Then I tried an experiment in which I ran off a duplicate of the memos, produced in MS Word in Times New Roman, then copied it twice and faxed it once. The result was distorted in the same way as the memos.
But one factor that couldn't be distorted was the unique spacing characteristics, which match identically--IDENTICALLY--with the MS Word default settings in Times New Roman.
In order for the documents to be genuine, the person who produced them would have to have known those default values and painstakingly applied them in a manner in which he would have had no interest in doing.
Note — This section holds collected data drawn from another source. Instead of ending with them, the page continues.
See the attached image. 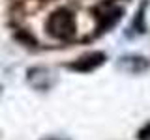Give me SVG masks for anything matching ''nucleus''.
<instances>
[{
    "label": "nucleus",
    "mask_w": 150,
    "mask_h": 140,
    "mask_svg": "<svg viewBox=\"0 0 150 140\" xmlns=\"http://www.w3.org/2000/svg\"><path fill=\"white\" fill-rule=\"evenodd\" d=\"M47 32L56 39H69L75 34V21L69 9L58 8L47 19Z\"/></svg>",
    "instance_id": "obj_1"
},
{
    "label": "nucleus",
    "mask_w": 150,
    "mask_h": 140,
    "mask_svg": "<svg viewBox=\"0 0 150 140\" xmlns=\"http://www.w3.org/2000/svg\"><path fill=\"white\" fill-rule=\"evenodd\" d=\"M148 65L150 64H148L146 58H143V56H133V54L124 56V58L118 62V67L122 69V71L131 73V75H139V73L146 71Z\"/></svg>",
    "instance_id": "obj_2"
},
{
    "label": "nucleus",
    "mask_w": 150,
    "mask_h": 140,
    "mask_svg": "<svg viewBox=\"0 0 150 140\" xmlns=\"http://www.w3.org/2000/svg\"><path fill=\"white\" fill-rule=\"evenodd\" d=\"M122 13H124L122 8H109V9H105V13L100 15V24H98L100 32H107L109 28H112L122 19Z\"/></svg>",
    "instance_id": "obj_4"
},
{
    "label": "nucleus",
    "mask_w": 150,
    "mask_h": 140,
    "mask_svg": "<svg viewBox=\"0 0 150 140\" xmlns=\"http://www.w3.org/2000/svg\"><path fill=\"white\" fill-rule=\"evenodd\" d=\"M105 62V54L103 52H90V54H84L75 62L71 67L77 69V71H83V73H88V71H94L96 67Z\"/></svg>",
    "instance_id": "obj_3"
},
{
    "label": "nucleus",
    "mask_w": 150,
    "mask_h": 140,
    "mask_svg": "<svg viewBox=\"0 0 150 140\" xmlns=\"http://www.w3.org/2000/svg\"><path fill=\"white\" fill-rule=\"evenodd\" d=\"M143 21H144V15H143V8H141V11H139V15L137 19H133V24H131V30H137V34H143L144 32V24H143Z\"/></svg>",
    "instance_id": "obj_5"
},
{
    "label": "nucleus",
    "mask_w": 150,
    "mask_h": 140,
    "mask_svg": "<svg viewBox=\"0 0 150 140\" xmlns=\"http://www.w3.org/2000/svg\"><path fill=\"white\" fill-rule=\"evenodd\" d=\"M139 140H150V123H146L139 131Z\"/></svg>",
    "instance_id": "obj_6"
}]
</instances>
So you are attacking the good name of the president. You offer up third generation copies (a major red flag, because, one would expect forgers to create copies of copies to hide their origin). You are producing documents which were purportedly produced by a man who is now dead. The provenance of the documents is questionable, items mentioned in memo do not correspond with their dates. These documents have not cleared the necessary first hurdles. Now were are to forget all that, and swallow the unlikely fact that theoretically, these documents could have been produced with technology at the time despite fact that no other contemporaneous documents exist from TANG using that typeface. And I haven't even mentioned kerning, the signatures, the problems with Jargon, the lack of a letterhead, and the paper size issue. Extraordinary claims require extraordinary proof. Simply saying the documents have been made does not even begin to address the ancillary issues that have been raised.